Reproduce verbatim every line from the one that includes "Which would you say, from" to the closing line of the entries; omit everything before it.
+---+
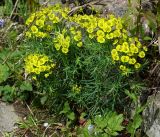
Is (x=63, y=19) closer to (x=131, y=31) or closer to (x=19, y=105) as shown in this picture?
(x=131, y=31)

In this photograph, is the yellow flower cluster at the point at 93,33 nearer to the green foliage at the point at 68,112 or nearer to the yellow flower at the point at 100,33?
the yellow flower at the point at 100,33

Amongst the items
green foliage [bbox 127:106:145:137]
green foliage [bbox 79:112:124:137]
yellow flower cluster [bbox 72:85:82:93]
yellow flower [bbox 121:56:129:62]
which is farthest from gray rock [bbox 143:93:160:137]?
yellow flower cluster [bbox 72:85:82:93]

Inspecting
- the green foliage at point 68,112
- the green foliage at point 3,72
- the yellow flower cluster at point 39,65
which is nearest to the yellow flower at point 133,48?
the yellow flower cluster at point 39,65

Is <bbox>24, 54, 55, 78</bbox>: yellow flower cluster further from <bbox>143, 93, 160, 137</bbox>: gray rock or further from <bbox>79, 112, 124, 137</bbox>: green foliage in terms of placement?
<bbox>143, 93, 160, 137</bbox>: gray rock

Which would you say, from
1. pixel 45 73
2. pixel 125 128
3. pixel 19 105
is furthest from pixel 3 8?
pixel 125 128

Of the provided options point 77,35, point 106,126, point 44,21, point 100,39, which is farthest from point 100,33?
point 106,126

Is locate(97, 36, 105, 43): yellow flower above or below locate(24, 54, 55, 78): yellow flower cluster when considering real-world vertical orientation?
above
+---+
● **ANSWER TO THIS TASK**
Which would you say, from
1. pixel 45 73
2. pixel 125 128
3. pixel 19 105
is furthest from pixel 3 8?
pixel 125 128

Of the provided options point 77,35, point 106,126, point 44,21, point 100,39, which is farthest from point 100,33?
point 106,126

Is locate(97, 36, 105, 43): yellow flower above or below locate(24, 54, 55, 78): yellow flower cluster when considering real-world vertical orientation?
above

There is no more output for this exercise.